## The problem
In the rows from the line with "Given the choices" to the line with "7.62 metres", swap "physical space" for "actual distance". Write out only those lines, with nothing else changed.

## Input

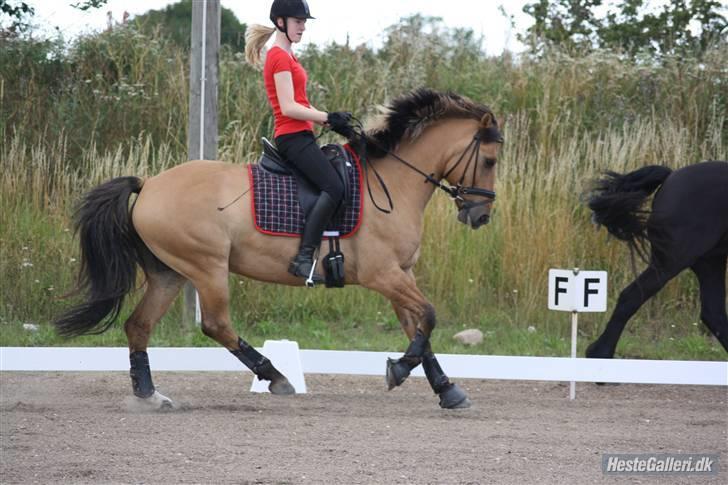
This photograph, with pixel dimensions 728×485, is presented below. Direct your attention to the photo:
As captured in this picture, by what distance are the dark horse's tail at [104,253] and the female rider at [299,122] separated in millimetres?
1062

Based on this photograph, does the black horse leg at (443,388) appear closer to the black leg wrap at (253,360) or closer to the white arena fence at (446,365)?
the white arena fence at (446,365)

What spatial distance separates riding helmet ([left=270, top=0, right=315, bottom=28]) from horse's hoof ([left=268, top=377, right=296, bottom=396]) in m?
2.32

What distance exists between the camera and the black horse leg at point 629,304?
26.3 ft

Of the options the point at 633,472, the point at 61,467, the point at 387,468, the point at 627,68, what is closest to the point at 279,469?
the point at 387,468

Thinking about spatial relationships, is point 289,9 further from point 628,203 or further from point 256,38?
point 628,203

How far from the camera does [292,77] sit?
6699 millimetres

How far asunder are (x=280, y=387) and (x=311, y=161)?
152cm

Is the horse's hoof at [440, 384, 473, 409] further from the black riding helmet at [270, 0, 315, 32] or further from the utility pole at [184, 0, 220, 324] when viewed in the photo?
the utility pole at [184, 0, 220, 324]

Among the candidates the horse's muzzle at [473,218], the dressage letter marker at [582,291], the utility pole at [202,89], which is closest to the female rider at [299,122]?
the horse's muzzle at [473,218]

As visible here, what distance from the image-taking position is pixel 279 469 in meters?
4.86

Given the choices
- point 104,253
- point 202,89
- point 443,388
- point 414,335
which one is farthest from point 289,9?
point 202,89

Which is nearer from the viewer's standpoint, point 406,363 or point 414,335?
point 406,363

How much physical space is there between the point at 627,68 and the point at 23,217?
7.62 metres

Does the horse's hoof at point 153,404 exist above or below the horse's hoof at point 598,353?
above
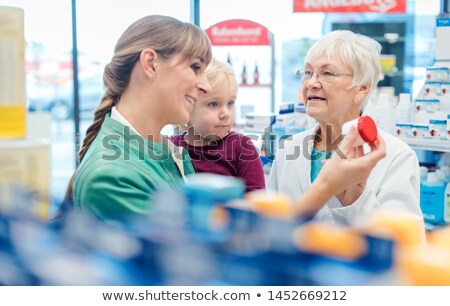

## Answer to the problem
Given the choices
- point 104,253
- point 202,89
- point 443,388
- point 414,335
which one is farthest from point 289,9?
point 202,89

Which is nearer from the viewer's standpoint, point 406,363 or point 414,335?
point 406,363

How much actual distance is there between the point at 627,68 and the point at 23,217?
7.62 metres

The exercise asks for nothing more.